▶ Page text
Start of Block

Finally, the PCAOB issued an unusual statement explaining its release of portions of an inspection report criticizing a major accounting firm. The reports are confidential but when the firm fails to take corrective action within the allotted time, the Board may release the sections of the report discussing the deficiencies according to the release.
Testimony: Eileen Rominger, Director, Division of Investment Management, testified before the Senate Banking, Housing and Urban Affairs Committee, Subcommittee on Securities, Insurance and Investment. The testimony is titled: Market Micro-Structure: An Examination of ETFs (here).
Awards: Eight members of the SEC’s Enforcement Staff were given the 2011 Award for Excellence in Investigations by the Council of the Inspectors General on Integrity and Efficiency. The awards are for their work on the investigation related to the collapse of Taylor, Bean & Whitiker Mortgage Corp. and Colonial BancGroup, Inc. (here).
SEC Enforcement: Filings and settlements
Insider trading; SEC v. Cutillo, Civil Action No. 09-CV-9208 (S.D.N.Y) is one of the Galleon related insider trading cases. This week defendants Arthur Cutillo and Jason Goldfarb, both former associates at the law firm of Ropes & Gray LLP, settled with the Commission. The complaint alleged that the two settling defendants misappropriated inside information regarding pending corporate take-over transactions from the firm and tipped Zvi Goffer who in turn tipped others. Messrs. Cutillo and Goldfarb settled with the SEC, consenting to the entry of a permanent injunction prohibiting future violations of Exchange Act Section 10(b). Each defendant also agreed to pay disgorgement of $32,500 together with prejudgment interest. In related administrative proceedings each agreed to the entry of an order under Rule 102(e) suspending them from appearing and practicing before the Commission as an attorney. Previously, each defendant pleaded guilty to charges of securities fraud and conspiracy to commit securities fraud in the related criminal cases. Mr. Cutillo was sentenced to 30 months in prison and ordered to pay criminal forfeiture of $378,608. U.S. v. Cutillo, 10-CR-0056 (S.D.N.Y.). Mr. Goldfarb was sentenced to serve three years in prison and ordered to pay a $32,500 fine and a criminal forfeiture of $1,103,131. U.S. v. Goldfarb, 10-CR-0056 (S.D.N.Y.).

End of Block

▶ Provided material
Start of Block

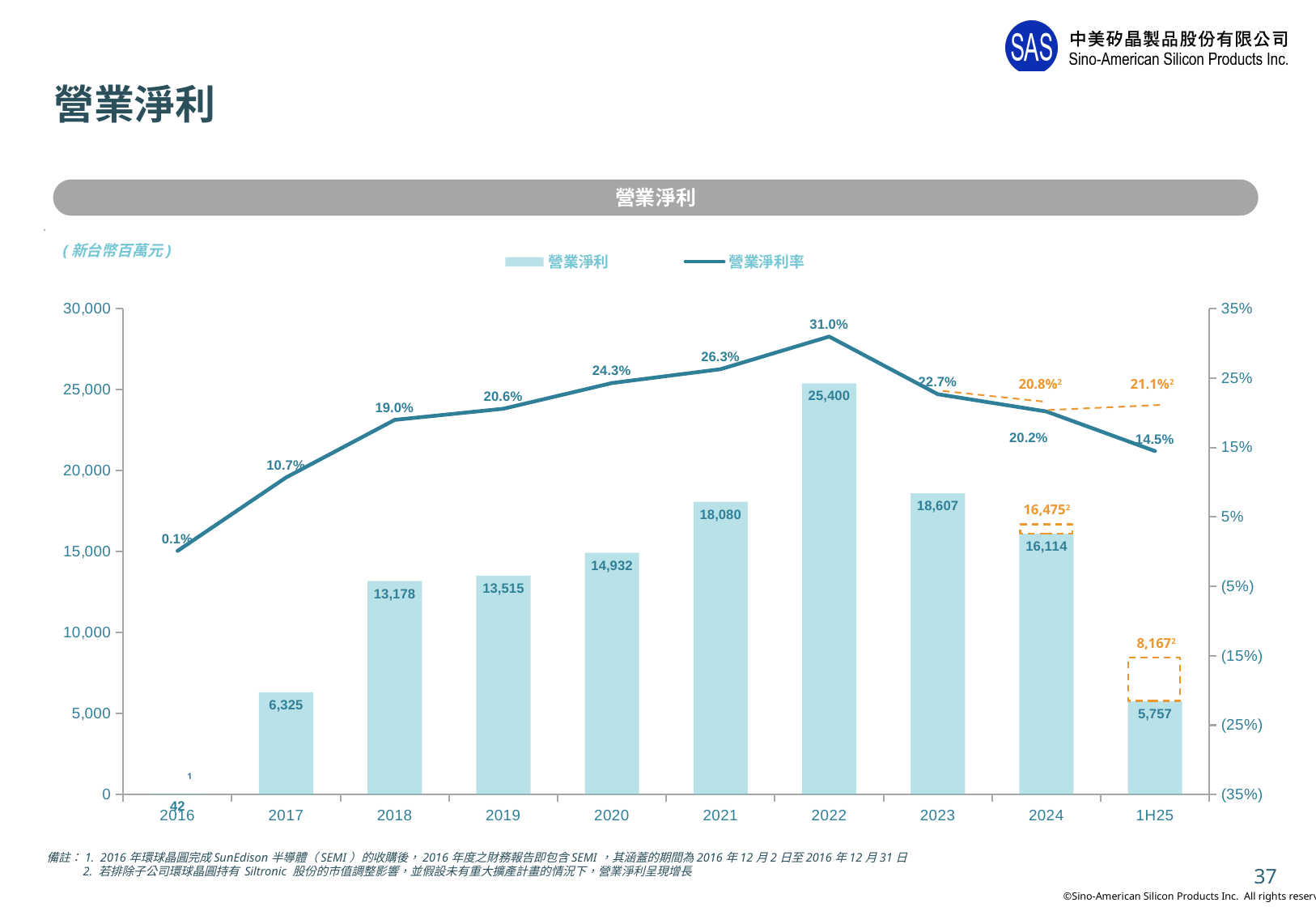
Which is larger, the 營業淨利 for 2019 or for 2018? 2019 Which year has the lowest 營業淨利率? 2016 What kind of chart is this? Combined bar and line chart Which year has the highest 營業淨利? 2022 Does the 營業淨利率 rise or fall from 2016 to 2022? Rise What is the 營業淨利率 for 2021? 26.3% What is the difference in 營業淨利 between 2023 and 2024? 2,493 What is the 營業淨利 value for 2022? 25,400 What is the 營業淨利 value for 1H25? 5,757 What is the adjusted 營業淨利 value shown in orange for 2024? 16,475 How many categories are shown on the x axis? 10 How many series does the legend list? 2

End of Block

▶ Aim of the exercise
Using the securities enforcement text above, answer these:
(a) Who testified before the Senate subcommittee on the structure of the ETF market?
(b) How many members of the SEC's Enforcement Staff received the 2011 Award for Excellence in Investigations?
(c) What prison sentence did Mr. Cutillo receive?

▶ Exercise result
(a) Eileen Rominger, Director of the Division of Investment Management
(b) Eight
(c) 30 months